EXERCISE =>
In the listing below, convert the lines from the one containing "Based on the" through the end of the listing into a numbered list, leaving out blank lines. Include both ends and no other lines.

Items stored from a collection:
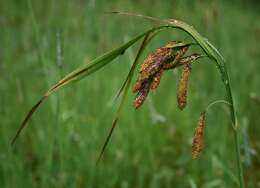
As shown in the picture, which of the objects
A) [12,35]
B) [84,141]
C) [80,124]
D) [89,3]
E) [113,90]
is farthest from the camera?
[12,35]

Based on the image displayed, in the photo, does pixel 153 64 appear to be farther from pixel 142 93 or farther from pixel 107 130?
pixel 107 130

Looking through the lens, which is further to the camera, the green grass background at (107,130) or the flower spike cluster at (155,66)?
the green grass background at (107,130)

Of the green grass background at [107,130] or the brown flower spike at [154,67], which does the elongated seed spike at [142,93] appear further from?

TASK RESPONSE =>
1. Based on the image displayed, in the photo, does pixel 153 64 appear to be farther from pixel 142 93 or farther from pixel 107 130?
2. pixel 107 130
3. Looking through the lens, which is further to the camera, the green grass background at (107,130) or the flower spike cluster at (155,66)?
4. the green grass background at (107,130)
5. Of the green grass background at [107,130] or the brown flower spike at [154,67], which does the elongated seed spike at [142,93] appear further from?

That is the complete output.